MATERIAL FOR THIS EXERCISE
* * *

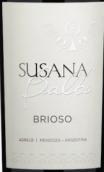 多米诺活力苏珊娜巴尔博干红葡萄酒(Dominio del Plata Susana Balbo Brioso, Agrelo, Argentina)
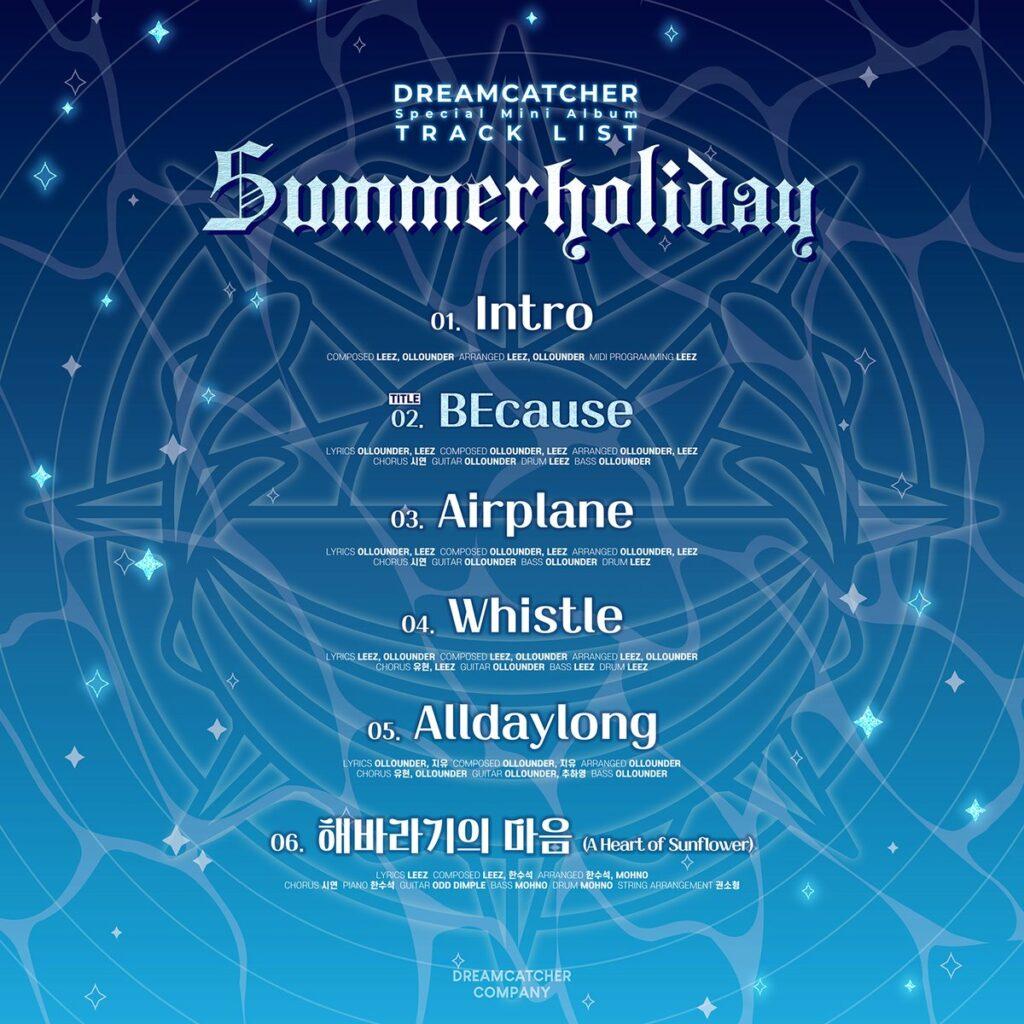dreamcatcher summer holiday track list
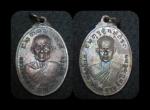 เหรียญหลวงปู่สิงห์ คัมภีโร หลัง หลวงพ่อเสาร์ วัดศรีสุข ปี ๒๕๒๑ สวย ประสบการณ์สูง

* * *

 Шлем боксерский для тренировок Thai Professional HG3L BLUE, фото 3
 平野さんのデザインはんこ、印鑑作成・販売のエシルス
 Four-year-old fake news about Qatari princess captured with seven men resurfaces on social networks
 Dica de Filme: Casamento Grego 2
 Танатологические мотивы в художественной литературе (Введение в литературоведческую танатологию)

* * *

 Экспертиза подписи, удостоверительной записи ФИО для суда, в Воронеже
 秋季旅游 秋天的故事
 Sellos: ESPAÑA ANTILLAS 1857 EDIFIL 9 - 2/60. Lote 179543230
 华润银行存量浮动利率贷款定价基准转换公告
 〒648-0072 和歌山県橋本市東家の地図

* * *

YOUR GOAL
Output exactly those lines of the data above that run from the line with "dreamcatcher summer holiday track list" up to and including the line with "เหรียญหลวงปู่สิงห์ คัมภีโร หลัง". No pictures go in.

RESPONSE TO THIS TASK
dreamcatcher summer holiday track list
 เหรียญหลวงปู่สิงห์ คัมภีโร หลัง หลวงพ่อเสาร์ วัดศรีสุข ปี ๒๕๒๑ สวย ประสบการณ์สูง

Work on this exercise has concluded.